* WHAT YOU NEED TO DO *
Please write out the data below word for word, leaving out the pictures.

++++++++++

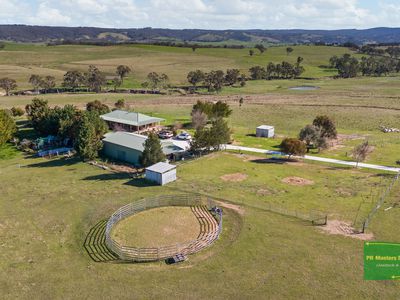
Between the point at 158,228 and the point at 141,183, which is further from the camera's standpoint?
the point at 141,183

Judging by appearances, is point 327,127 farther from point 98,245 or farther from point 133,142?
point 98,245

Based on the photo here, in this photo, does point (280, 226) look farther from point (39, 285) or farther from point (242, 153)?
point (242, 153)

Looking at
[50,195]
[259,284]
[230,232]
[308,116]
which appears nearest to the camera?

++++++++++

* TASK ANSWER *
Between the point at 158,228 and the point at 141,183, which is further from the camera's standpoint?
the point at 141,183

Judging by appearances, is point 327,127 farther from point 98,245 or farther from point 133,142?
point 98,245

Based on the photo here, in this photo, does point (280, 226) look farther from point (39, 285) or farther from point (242, 153)?
point (242, 153)

Looking at
[50,195]
[259,284]
[230,232]
[308,116]
which appears nearest to the camera?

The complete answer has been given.